One des plus grandes bases militaires américaines à l’étranger se trouve dans l’océan Indien, à Diego Garcia, dans les îles Chagos. Comment cela s’est produit est pour le moins trouble. Les îles faisaient autrefois partie de Maurice, une colonie britannique jusqu’en 1968. Sachant que les États-Unis voulaient une base là-bas, la Grande-Bretagne a subordonné son indépendance au maintien de Chagos, qu’elle a rapidement loué aux États-Unis en échange de sous-marins nucléaires à prix réduit. Rien de tout cela n’a été présenté au Parlement ou au Congrès – ou aux Chagossiens, qui au cours des cinq années suivantes ont été expulsés des îles par subterfuge et par la force, empêchés de retourner y vivre.
Si jamais il y avait un sujet pour un roman de protestation… Pourtant, le concept de fiction politique n’est qu’une des nombreuses choses compliquées par le merveilleux nouveau livre de Natasha Soobramanien et Luke Williams. Ouvert en 2014, il suit deux écrivains basés à Édimbourg, Damaris, qui est anglo-mauricien (comme Soobramanien), et Oliver, qui est écossais (comme Williams). L’histoire tourne autour de leur rencontre avec Diego, un mauricien bavard qui disparaît après quelques nuits en leur compagnie, ne les laissant qu’avec ses bagages, au propre comme au figuré sous la forme de son récit de la misère, ou sagrenqui a suivi l’expulsion de l’enfance de sa mère des Chagos en 1973.
Pour Damaris et Oliver, son histoire est une éducation, et peut-être pour nous aussi, alors que les lectures ultérieures des écrivains, de plus en plus outrées, sur les Chagossiens (autrefois qualifiées de « quelques vendredis hommes » dans une note du gouvernement britannique) trouvent leur apogée. façon directement dans le récit, glosé ou mot pour mot, d’une manière simple semblable à Ali Smith. Mais les enjeux sont augmentés lorsque, à la consternation tranquille d’Oliver, Damaris compose une histoire expérimentale qui, comprenant la deuxième partie du roman, fait correspondre la tragédie de Diego à la tragédie du frère d’Oliver, un vidéaste qui s’est suicidé après avoir quitté un service psychiatrique.
Il y a beaucoup de chaleur dans le portrait de l’amitié littéraire du livre, alors que les deux écrivains parlent d’Adorno et d’autofiction en route vers et depuis la bibliothèque et le pub, se débrouillant en donnant des concerts et en échangeant des bitcoins. Mais la première chose que l’on remarque, c’est le style du livre. Les cigarettes sont toujours appelées « tubes », les livres « blocs » et le texte se divise en deux colonnes chaque fois que Damaris et Oliver sont séparés ; lorsqu’ils sont ensemble, les phrases interminables fusionnent la première personne du pluriel et la troisième personne du singulier : « Nous avions passé [the morning] la façon dont nous avons passé chaque matin, lui venant dans sa chambre avec du café, elle l’accusant d’avoir éteint le chauffage, lui le niant.

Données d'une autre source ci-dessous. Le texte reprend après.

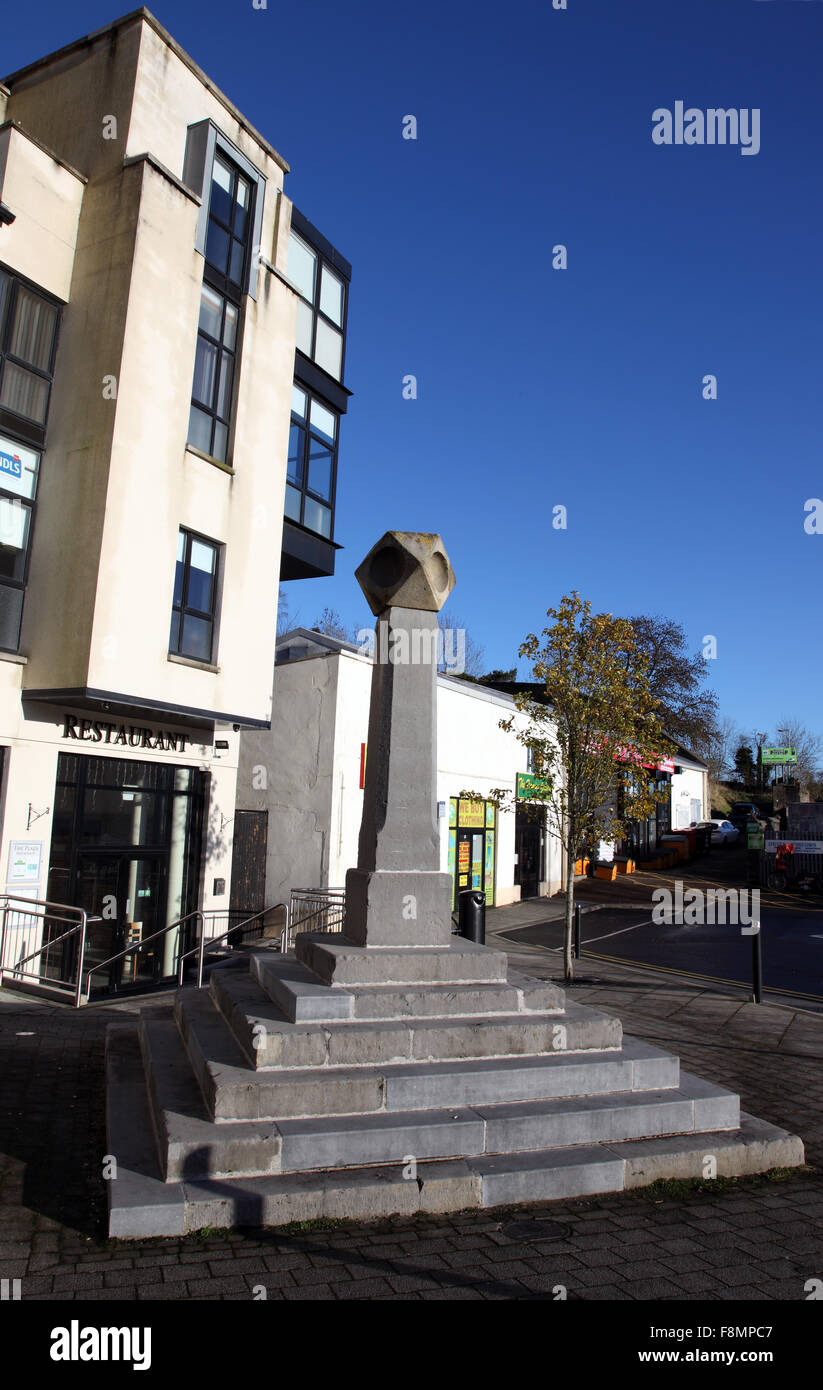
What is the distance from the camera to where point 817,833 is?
33562 mm

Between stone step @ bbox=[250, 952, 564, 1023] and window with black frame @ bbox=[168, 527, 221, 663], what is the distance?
8.48 metres

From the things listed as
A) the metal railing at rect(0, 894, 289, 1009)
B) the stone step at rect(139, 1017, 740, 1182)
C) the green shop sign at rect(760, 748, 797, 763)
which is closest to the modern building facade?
the metal railing at rect(0, 894, 289, 1009)

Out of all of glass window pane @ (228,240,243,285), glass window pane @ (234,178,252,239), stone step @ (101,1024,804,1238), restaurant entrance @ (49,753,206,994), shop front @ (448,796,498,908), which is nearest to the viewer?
stone step @ (101,1024,804,1238)

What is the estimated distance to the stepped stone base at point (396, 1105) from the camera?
4.79 m

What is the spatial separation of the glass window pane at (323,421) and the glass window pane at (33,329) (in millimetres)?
6470

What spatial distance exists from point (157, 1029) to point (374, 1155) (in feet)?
9.93

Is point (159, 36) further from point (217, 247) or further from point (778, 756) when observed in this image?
point (778, 756)

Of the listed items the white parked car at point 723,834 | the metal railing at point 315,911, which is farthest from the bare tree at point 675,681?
the metal railing at point 315,911

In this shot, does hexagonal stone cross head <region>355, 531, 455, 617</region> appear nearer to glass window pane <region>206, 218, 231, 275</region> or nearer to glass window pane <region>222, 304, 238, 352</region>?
glass window pane <region>222, 304, 238, 352</region>

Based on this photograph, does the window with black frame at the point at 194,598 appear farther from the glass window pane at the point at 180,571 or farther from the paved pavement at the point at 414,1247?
the paved pavement at the point at 414,1247

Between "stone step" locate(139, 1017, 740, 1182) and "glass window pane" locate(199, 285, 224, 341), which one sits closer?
"stone step" locate(139, 1017, 740, 1182)

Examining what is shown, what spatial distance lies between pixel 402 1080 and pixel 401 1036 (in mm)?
346

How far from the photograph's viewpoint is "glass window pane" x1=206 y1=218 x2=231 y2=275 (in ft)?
50.3
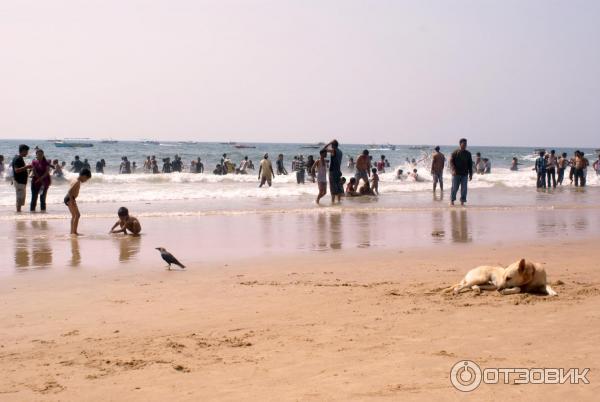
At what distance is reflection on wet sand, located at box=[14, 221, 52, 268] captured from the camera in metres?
9.98

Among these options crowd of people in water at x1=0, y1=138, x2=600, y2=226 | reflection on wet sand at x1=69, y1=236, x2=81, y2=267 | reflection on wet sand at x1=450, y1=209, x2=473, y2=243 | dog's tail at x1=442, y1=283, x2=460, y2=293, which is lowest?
reflection on wet sand at x1=450, y1=209, x2=473, y2=243

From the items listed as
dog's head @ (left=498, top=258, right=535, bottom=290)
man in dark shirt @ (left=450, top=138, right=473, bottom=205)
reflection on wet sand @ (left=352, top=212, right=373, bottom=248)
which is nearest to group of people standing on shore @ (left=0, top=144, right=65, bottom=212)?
reflection on wet sand @ (left=352, top=212, right=373, bottom=248)

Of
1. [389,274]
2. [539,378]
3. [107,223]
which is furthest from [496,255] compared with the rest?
[107,223]

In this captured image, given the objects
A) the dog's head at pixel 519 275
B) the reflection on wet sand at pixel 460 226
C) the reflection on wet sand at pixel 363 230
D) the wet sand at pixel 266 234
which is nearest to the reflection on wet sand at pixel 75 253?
the wet sand at pixel 266 234

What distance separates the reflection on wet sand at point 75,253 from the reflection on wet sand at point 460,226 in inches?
243

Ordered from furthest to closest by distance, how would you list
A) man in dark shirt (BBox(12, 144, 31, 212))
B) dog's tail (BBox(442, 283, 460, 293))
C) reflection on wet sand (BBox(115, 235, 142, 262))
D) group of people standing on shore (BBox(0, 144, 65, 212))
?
group of people standing on shore (BBox(0, 144, 65, 212)), man in dark shirt (BBox(12, 144, 31, 212)), reflection on wet sand (BBox(115, 235, 142, 262)), dog's tail (BBox(442, 283, 460, 293))

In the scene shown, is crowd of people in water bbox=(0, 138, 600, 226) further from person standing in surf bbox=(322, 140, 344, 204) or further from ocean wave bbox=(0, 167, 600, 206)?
ocean wave bbox=(0, 167, 600, 206)

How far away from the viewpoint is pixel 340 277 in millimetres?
8414

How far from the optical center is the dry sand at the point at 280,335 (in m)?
4.43

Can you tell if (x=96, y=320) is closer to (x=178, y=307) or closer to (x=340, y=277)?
(x=178, y=307)

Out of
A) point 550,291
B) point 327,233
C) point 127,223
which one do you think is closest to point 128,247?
point 127,223

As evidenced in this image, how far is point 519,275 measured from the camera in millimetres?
6883

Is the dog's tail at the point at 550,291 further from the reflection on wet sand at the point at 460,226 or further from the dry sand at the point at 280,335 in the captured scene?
the reflection on wet sand at the point at 460,226

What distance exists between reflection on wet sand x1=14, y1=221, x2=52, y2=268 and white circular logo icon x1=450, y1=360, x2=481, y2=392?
22.1ft
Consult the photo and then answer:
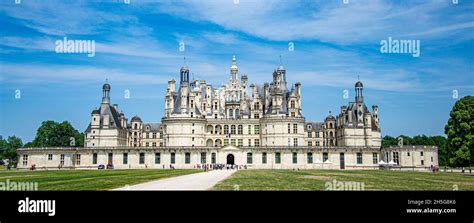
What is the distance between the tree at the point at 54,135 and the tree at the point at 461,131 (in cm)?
6900

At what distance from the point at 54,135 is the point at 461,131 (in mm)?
76315

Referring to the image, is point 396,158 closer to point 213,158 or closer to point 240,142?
point 240,142

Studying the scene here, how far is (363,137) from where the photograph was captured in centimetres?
8100

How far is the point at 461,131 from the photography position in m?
61.4

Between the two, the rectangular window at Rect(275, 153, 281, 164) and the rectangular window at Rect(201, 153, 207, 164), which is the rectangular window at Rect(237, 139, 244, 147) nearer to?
the rectangular window at Rect(201, 153, 207, 164)

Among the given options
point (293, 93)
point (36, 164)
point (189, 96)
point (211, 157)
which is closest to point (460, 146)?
point (293, 93)

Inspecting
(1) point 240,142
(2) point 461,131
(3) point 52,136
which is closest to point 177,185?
(2) point 461,131

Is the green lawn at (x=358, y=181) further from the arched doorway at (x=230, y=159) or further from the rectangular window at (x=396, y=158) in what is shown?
the arched doorway at (x=230, y=159)

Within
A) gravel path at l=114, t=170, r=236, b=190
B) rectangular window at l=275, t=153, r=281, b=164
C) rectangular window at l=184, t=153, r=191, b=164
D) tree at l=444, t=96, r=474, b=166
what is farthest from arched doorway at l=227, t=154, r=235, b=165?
gravel path at l=114, t=170, r=236, b=190

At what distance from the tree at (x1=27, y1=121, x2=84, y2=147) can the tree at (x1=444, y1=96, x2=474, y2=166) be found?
68995 mm

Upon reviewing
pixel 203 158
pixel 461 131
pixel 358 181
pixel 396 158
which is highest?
pixel 461 131

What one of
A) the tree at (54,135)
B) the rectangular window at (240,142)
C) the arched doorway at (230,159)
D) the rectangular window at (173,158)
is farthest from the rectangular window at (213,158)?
the tree at (54,135)
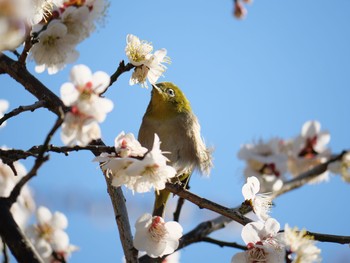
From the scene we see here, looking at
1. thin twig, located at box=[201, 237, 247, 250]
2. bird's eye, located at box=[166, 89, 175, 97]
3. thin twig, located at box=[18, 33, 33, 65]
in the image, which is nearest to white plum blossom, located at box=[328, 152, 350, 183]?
thin twig, located at box=[201, 237, 247, 250]

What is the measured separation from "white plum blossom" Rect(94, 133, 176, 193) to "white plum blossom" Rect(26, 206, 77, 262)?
116cm

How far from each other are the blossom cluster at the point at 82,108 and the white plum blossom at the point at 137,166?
25 cm

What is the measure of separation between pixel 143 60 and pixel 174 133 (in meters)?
1.75

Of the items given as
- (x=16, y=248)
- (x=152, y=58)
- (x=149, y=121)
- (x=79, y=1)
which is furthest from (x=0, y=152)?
(x=149, y=121)

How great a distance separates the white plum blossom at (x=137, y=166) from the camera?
6.88 feet

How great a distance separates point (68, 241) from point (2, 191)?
0.74m

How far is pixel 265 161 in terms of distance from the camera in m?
2.92

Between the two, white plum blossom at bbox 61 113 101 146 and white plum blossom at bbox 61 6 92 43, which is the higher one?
white plum blossom at bbox 61 6 92 43

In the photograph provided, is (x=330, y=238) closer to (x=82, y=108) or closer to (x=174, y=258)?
(x=82, y=108)

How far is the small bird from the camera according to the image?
4.42 metres

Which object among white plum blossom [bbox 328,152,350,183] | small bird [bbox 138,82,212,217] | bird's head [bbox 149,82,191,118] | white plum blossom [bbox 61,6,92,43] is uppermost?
bird's head [bbox 149,82,191,118]

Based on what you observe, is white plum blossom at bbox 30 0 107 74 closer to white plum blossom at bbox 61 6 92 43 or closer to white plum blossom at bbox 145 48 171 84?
white plum blossom at bbox 61 6 92 43

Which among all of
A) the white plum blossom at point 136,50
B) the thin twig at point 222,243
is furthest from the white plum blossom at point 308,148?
the white plum blossom at point 136,50

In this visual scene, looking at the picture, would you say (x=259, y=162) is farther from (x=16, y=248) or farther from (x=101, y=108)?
(x=16, y=248)
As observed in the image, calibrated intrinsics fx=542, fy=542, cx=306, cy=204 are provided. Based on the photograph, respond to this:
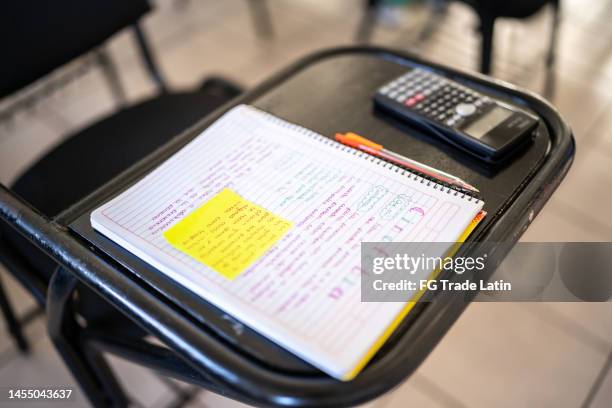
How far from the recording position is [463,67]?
5.39 feet

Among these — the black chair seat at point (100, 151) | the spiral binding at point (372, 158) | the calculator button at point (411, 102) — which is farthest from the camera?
the black chair seat at point (100, 151)

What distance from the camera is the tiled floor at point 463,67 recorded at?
43.1 inches

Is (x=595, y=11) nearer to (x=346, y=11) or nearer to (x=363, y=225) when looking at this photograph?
(x=346, y=11)

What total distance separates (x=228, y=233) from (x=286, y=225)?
57 mm

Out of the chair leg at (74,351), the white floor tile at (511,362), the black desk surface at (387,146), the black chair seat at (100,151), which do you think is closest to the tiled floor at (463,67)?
the white floor tile at (511,362)

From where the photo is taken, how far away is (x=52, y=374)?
3.81 ft

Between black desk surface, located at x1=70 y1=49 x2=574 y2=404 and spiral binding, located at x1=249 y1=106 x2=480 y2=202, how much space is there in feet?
0.08

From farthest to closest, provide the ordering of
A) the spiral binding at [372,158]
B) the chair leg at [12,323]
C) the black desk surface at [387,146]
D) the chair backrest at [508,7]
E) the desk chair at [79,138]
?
the chair backrest at [508,7]
the chair leg at [12,323]
the desk chair at [79,138]
the spiral binding at [372,158]
the black desk surface at [387,146]

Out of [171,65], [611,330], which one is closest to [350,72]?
[611,330]

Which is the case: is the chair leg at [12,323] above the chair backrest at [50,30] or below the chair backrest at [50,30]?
below

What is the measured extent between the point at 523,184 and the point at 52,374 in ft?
3.42

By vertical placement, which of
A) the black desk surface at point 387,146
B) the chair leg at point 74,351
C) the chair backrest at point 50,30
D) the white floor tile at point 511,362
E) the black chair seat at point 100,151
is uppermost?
the chair backrest at point 50,30

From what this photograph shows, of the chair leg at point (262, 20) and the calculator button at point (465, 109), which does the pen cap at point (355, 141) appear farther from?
the chair leg at point (262, 20)

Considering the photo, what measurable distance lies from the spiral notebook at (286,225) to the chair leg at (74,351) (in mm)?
148
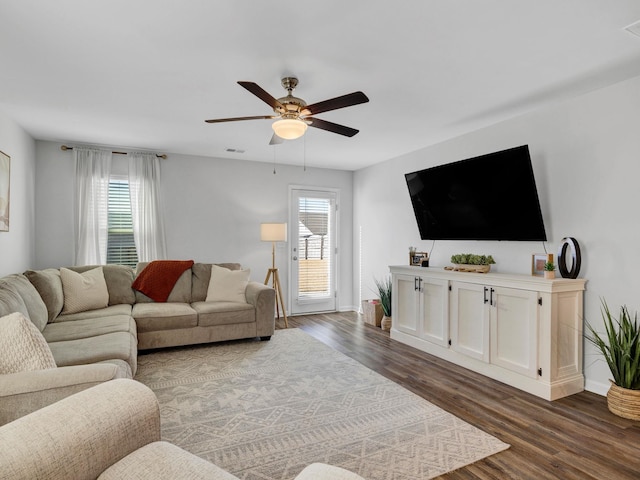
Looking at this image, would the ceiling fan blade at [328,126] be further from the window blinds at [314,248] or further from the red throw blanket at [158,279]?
the window blinds at [314,248]

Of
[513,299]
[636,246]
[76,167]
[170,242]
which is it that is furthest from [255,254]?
[636,246]

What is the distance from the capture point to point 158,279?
4.47 metres

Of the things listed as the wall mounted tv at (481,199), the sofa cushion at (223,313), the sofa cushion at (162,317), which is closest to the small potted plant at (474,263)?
the wall mounted tv at (481,199)

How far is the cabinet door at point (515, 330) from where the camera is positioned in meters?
3.00

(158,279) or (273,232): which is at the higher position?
(273,232)

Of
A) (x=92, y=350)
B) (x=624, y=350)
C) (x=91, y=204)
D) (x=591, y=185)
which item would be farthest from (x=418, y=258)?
(x=91, y=204)

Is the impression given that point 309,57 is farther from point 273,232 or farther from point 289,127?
point 273,232

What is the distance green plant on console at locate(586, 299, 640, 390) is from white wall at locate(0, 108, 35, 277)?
5177mm

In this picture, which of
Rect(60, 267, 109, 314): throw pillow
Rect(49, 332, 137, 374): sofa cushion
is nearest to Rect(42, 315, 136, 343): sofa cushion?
Rect(49, 332, 137, 374): sofa cushion

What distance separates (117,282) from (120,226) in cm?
90

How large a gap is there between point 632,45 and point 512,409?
2533mm

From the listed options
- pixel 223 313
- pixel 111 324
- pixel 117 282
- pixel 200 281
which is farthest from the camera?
pixel 200 281

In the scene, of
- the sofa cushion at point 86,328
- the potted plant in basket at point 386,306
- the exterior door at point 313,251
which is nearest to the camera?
the sofa cushion at point 86,328

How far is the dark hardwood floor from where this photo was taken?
2008 millimetres
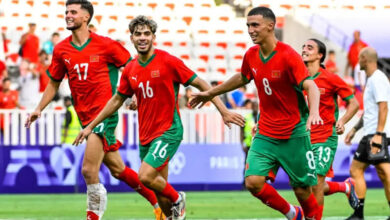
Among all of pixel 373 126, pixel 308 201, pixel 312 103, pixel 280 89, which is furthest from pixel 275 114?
pixel 373 126

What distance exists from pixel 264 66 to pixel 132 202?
30.3 feet

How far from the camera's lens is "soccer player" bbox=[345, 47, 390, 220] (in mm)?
13375

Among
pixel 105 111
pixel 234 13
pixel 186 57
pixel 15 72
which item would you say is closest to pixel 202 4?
pixel 234 13

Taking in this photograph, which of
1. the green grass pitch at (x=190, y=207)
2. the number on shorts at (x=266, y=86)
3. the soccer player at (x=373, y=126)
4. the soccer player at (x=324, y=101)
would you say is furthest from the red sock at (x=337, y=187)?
the number on shorts at (x=266, y=86)

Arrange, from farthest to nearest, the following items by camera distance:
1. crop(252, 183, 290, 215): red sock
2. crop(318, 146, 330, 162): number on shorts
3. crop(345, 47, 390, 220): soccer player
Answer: crop(345, 47, 390, 220): soccer player < crop(318, 146, 330, 162): number on shorts < crop(252, 183, 290, 215): red sock

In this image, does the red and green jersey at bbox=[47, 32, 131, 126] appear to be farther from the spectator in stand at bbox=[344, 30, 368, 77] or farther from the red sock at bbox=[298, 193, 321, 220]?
the spectator in stand at bbox=[344, 30, 368, 77]

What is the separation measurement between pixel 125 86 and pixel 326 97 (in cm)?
292

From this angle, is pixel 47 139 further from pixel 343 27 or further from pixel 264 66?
pixel 343 27

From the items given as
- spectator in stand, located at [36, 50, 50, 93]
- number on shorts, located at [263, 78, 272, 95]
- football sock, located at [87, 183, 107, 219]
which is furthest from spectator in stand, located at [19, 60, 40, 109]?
number on shorts, located at [263, 78, 272, 95]

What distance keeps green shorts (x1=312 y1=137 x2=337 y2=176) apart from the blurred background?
9.82 metres

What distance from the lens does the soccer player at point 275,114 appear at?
34.0 ft

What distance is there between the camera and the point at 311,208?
35.4 feet

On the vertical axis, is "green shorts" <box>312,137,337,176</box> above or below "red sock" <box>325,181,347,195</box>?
above

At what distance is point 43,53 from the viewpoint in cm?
2641
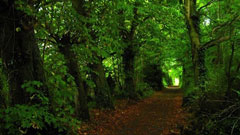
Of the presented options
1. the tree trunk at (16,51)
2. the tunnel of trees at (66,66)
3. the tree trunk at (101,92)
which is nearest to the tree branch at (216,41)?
the tunnel of trees at (66,66)

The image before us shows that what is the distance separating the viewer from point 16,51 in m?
4.57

Plus qu’un gimmick, le style est la clé d’un roman qui bouscule la notion d’écriture comme poursuite solitaire, laissant s’exprimer l’égoïsme qui a tendance à planer sur la production littéraire. La co-écriture est une stratégie – Soobramanien a également écrit deux chapitres des débuts de Williams en 2011, La chambre d’écho (une entreprise qui semble difficile à laquelle il est fait allusion dans la trame de fond d’Oliver et Damaris) – mais la poussée narrative nous éloigne également de l’idée de la littérature comme une quête où le gagnant rafle tout. Avant même qu’Oliver ne remette en question les motivations de Damaris, nous sommes invités à lever un sourcil devant son désir d’écrire un livre qui « reliera la mort sociale du peuple chagossien fantôme par le gouvernement britannique aux structures de surexploitation intercontinentale… Le coup que mon livre fera affaire au complexe militaro-industriel !
Diego García est à juste titre scandaleux mais il reconnaît, de manière vitale, que l’impératif de faire circuler la douloureuse histoire des Chagossiens n’oblige personne à la revendiquer pour soi. Au lieu de partir pour nous laisser acclamer l’habileté des auteurs à évoquer le sort des insulaires, il nous renvoie vers d’autres articles, livres et films, comme le remarquable documentaire d’Olivier Magis Un autre paradis, à propos de la communauté chagossienne de Crawley. Intime mais expansif, le cœur brisé mais insoumis, et un livre sur l’écriture qui est tout sauf solipsiste, c’est un roman émouvant qui ouvre la voie à une fiction politiquement consciente.